Return every entry below word for word and leave out any picture.

Start of Data records

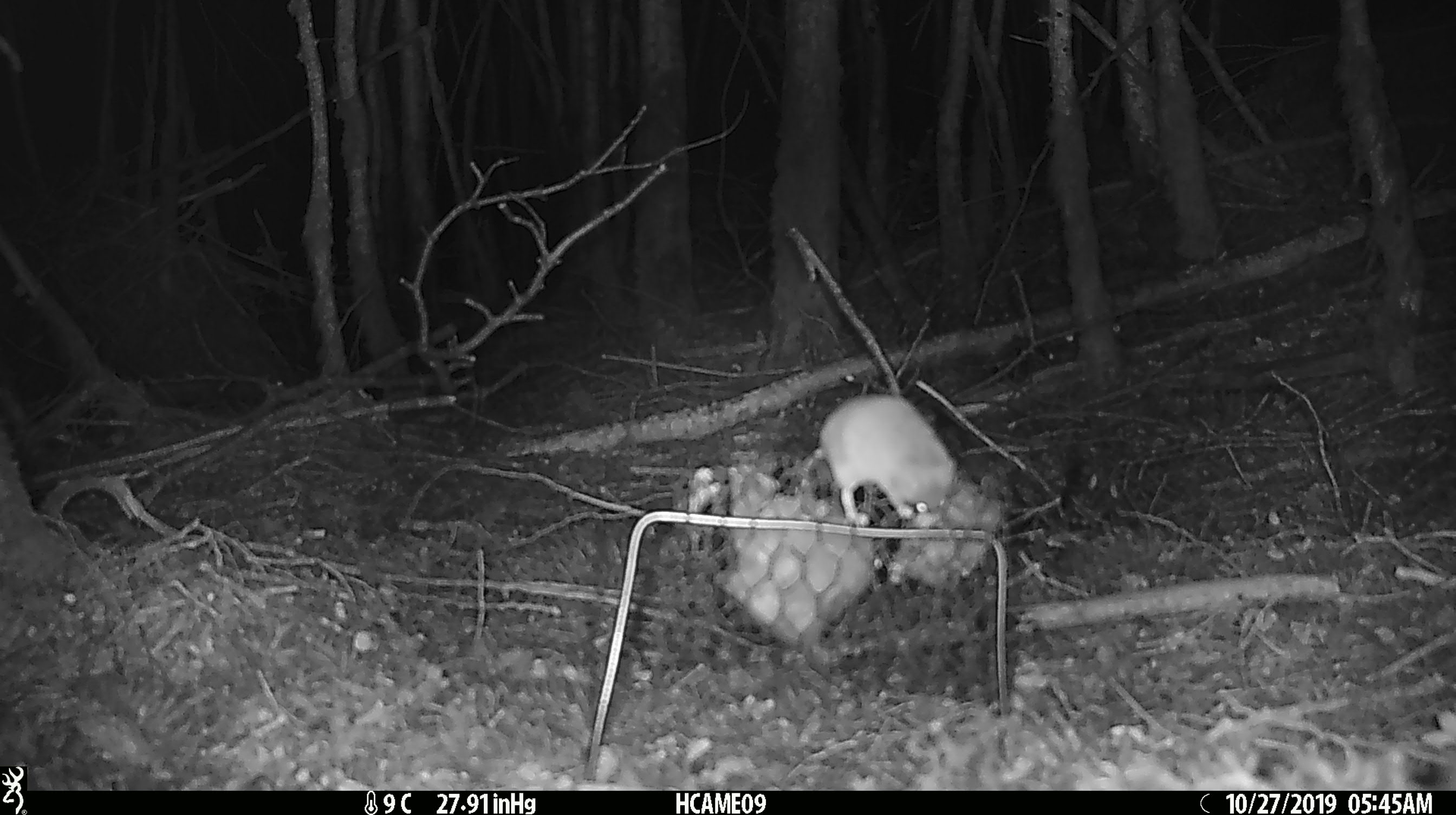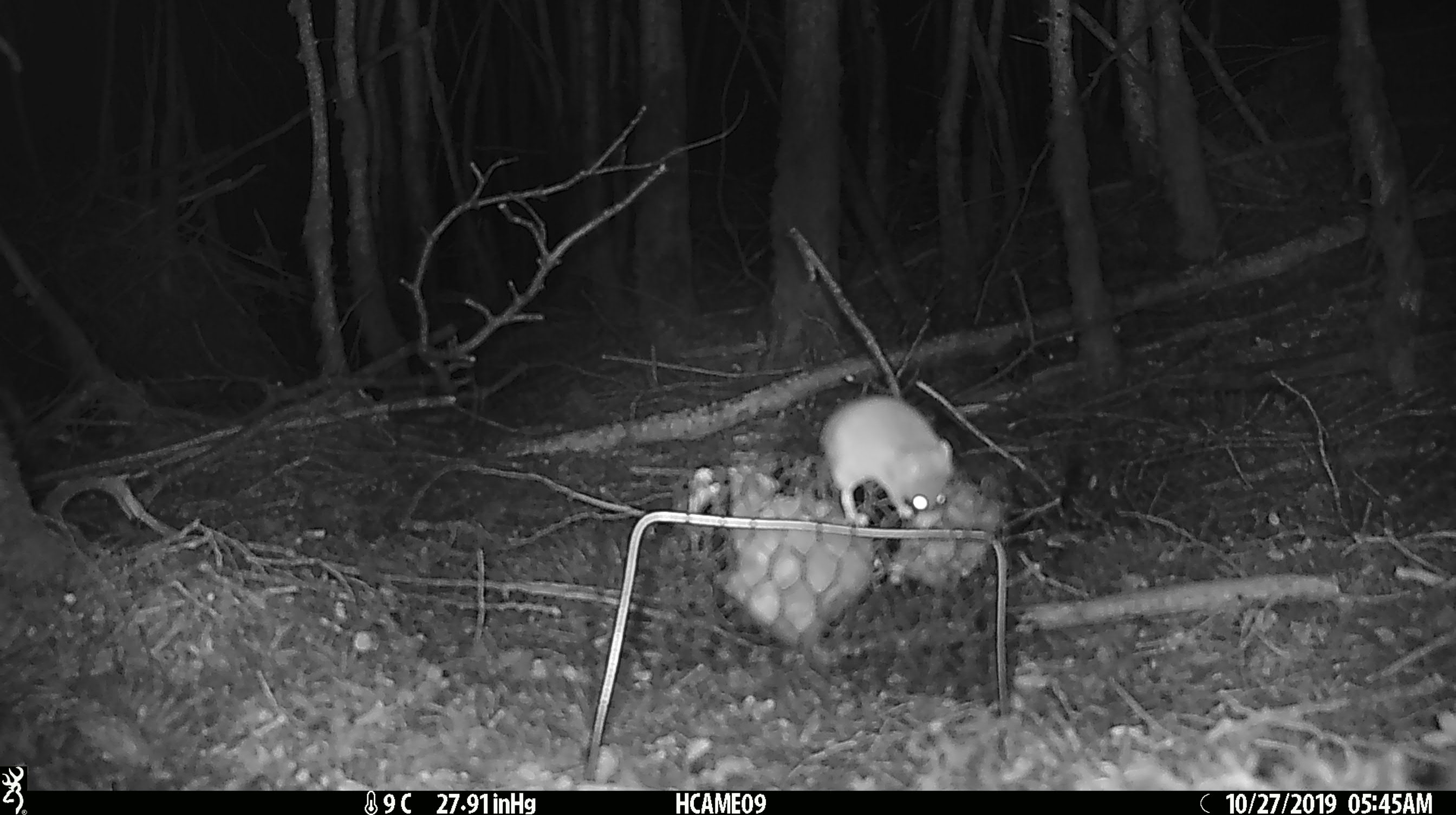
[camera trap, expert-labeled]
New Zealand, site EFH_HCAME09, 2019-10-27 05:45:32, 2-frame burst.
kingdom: Animalia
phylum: Chordata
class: Mammalia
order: Rodentia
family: Muridae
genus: Mus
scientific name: Mus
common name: mouse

End of Data records

_Output for this exercise_
[camera trap, expert-labeled]
New Zealand, site EFH_HCAME09, 2019-10-27 05:45:32, 2-frame burst.
kingdom: Animalia
phylum: Chordata
class: Mammalia
order: Rodentia
family: Muridae
genus: Mus
scientific name: Mus
common name: mouse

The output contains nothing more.